Putin berencana menghadiri KTT G20 di Bali pada akhir 2022. Jokowi sebagai presiden Indonesia mendapat tekanan dari anggota G20 untuk tegas melarang kehadiran putih ke Indonesia.
Scott Morrison (Perdana Menteri Australia) meminta Jokowi menolak Putin hadir di KTT G20 di Bali sebab konflik kemanusiaan (perang) di Ukraina. Sampai saat ini, terlihat hanya China yang tidak sependapat dengan suara anggota G20 soal penolakan Rusia.
Soal KTT G20 di Bali, Jokowi harus mengingatkan kepada Putin (presiden Rusia) bahwa invasi ke Ukraina akan membawa instabilitas perekonomian secara global. Di sisi lain, Indonesia memegang konsep politik luar negeri yang bebas aktif.
Saat ini, Putin menghadapi serangkaian sanksi internasional yang dipimpin oleh negara-negara Barat dengan tujuan mengisolasi Rusia dari ekonomi global. KTT G20 bisa menambah aroma konflik dua negara adidaya perang menguasai ekonomi dunia.
KTT G20 bukan pertemuan untuk membahas perang di Ukraina, melainkan untuk peningkatan masalah perekonomian dunia. Itulah yang masih menjadi dilema menolak atau menerima Putin datang ke Indonesia.
Bahkan Vasyl Hamianin (Duta Besar Ukraina untuk Indonesia) mengatakan bahwa kedatangan Putin dalam acara KTT G20 merupakan bentuk penghinaan terhadap demokrasi, martabat manusia, dan supremasi hukum.
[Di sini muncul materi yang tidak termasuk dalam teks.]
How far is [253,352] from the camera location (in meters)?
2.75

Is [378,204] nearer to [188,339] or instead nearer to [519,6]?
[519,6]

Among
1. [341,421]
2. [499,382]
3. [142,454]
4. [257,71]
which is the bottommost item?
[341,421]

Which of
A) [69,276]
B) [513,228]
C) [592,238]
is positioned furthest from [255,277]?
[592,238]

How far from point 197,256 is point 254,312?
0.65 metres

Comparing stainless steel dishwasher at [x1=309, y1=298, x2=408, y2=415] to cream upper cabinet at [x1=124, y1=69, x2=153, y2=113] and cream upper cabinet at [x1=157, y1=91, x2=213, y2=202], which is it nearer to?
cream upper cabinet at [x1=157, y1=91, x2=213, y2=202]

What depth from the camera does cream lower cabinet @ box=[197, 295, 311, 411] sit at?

Putin dianggap sebagai seorang kriminal kelas internasional dan diktator pembunuh manusia. Ia tidak boleh memiliki hak legal berpartisipasi di setiap forum internasional dalam bentuk apapun.
Jokowi harus bisa menjadikan Indonesia sebagai negara yang netral menyikapi konflik perang Ukraina. Mengembalikan esensi kegiatan KTT G20 di Bali sebagai ajang penguatan perekonomian Global.
Salah kebijakan terhadap krisis di Ukraina, Indonesia bisa mengkhianati konstitusi perihal pandangan terhadap politik luar negeri.
Ketika Jokowi memutuskan melarang kehadiran Putin dalam acara G20 juga harus mempertimbangkan kesepakatan bersama anggota dalam menyikapi invansi Rusia.